Answer Concurrent powers are areas of law making power where both
the Commonwealth and state Parliaments have the authority to pass laws, as they are shared powers that have been give to the Commonwealth Parliament to make laws but have not been made exclusive. In other words, the powers have never been taken away from the states. Hence, these law making powers can be exercised by both the Commonwealth and the State Parliaments. For example: s51 (xxi) marriage is a concurrent power. However, if there is an inconsistency in the laws made by the Commonwealth Parliament and a state parliament in an area of share/concurrent power, then s.109 states that the Commonwealth law shall prevail and the inconsistent part of the state law shall be invalid. For example: s.51 xxi – marriage.

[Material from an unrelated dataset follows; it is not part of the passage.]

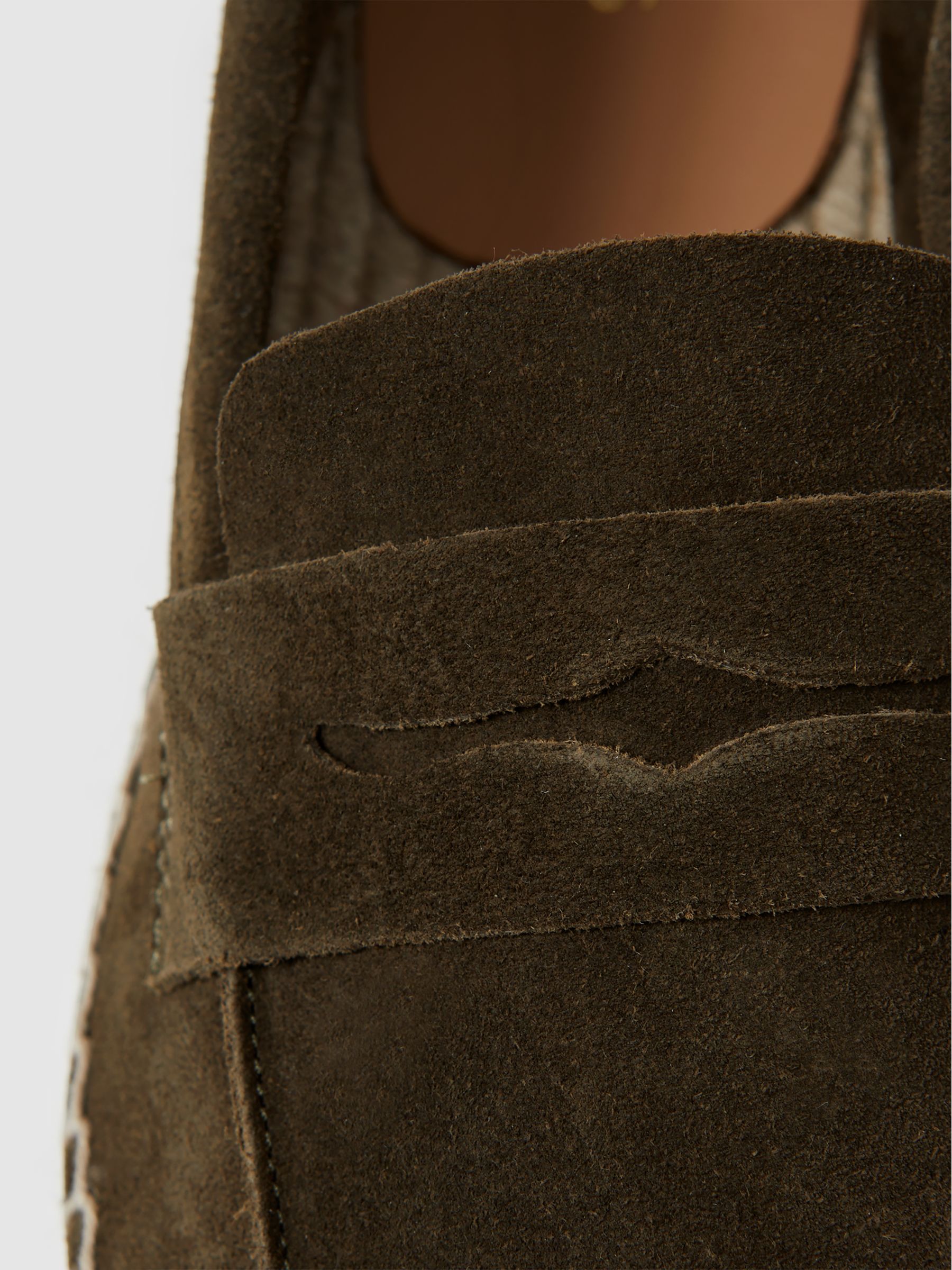 Suede Summer Shoes in Dark Khaki - Image 5 of 5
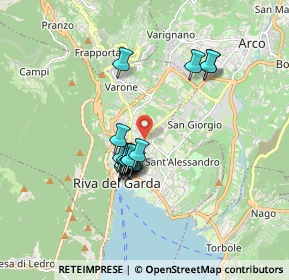 Mappa Via Martini, 38066 Riva del Garda TN, Italia (1.325)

Answer NOTE: Whenever explaining the concept of
concurrent powers, a discussion of s.109 – the inconsistency provision – should also be included. You must KNOW THE SECTION NUMBER. Residual powers are areas of law making power that are not listed in the Constitution, hence they remain with the states (as they have not been given to the Commonwealth parliament). For example: education, health and public transport.
IMPACT OF S.109 OF COMMONWEALTH CONSTITUTION Explain the impact of s.109 on the division of law
Answer S.109 0f the Commonwealth Constitution states that
should there be a conflict between state and Commonwealth laws in an area of concurrent law making power (that is, law making powers that are shared between the Commonwealth Parliament and state parliaments – eg: marriage) then the Commonwealth law will prevail to the extent to the inconsistency between the two pieces of legislation.
Role of the Commonwealth Constitution Explain the role of the Commonwealth Constitution
Answer The role of the Commonwealth of Australia Act 1900 (UK)
(The Constitution) is to: Facilitate the division of law making powers by setting out what the Commonwealth Parliament can do with respect to law making (that is, the types of laws that can be passed by the Commonwealth Parliament). Provide a legal framework for the creation of the Commonwealth Parliament and outline the structure of the Commonwealth Parliament. Give the High Court power to interpret the Commonwealth Constitution Provide for direct election of the members of the House of Representatives and the Senate by the people of Australia.
Can you… Explain the role of the Commonwealth Constitution? Explain and give examples of exclusive power? Explain and give examples of concurrent powers? Explain and give examples of residual powers? Explain and give examples of specific powers? Explain the impact of s.109?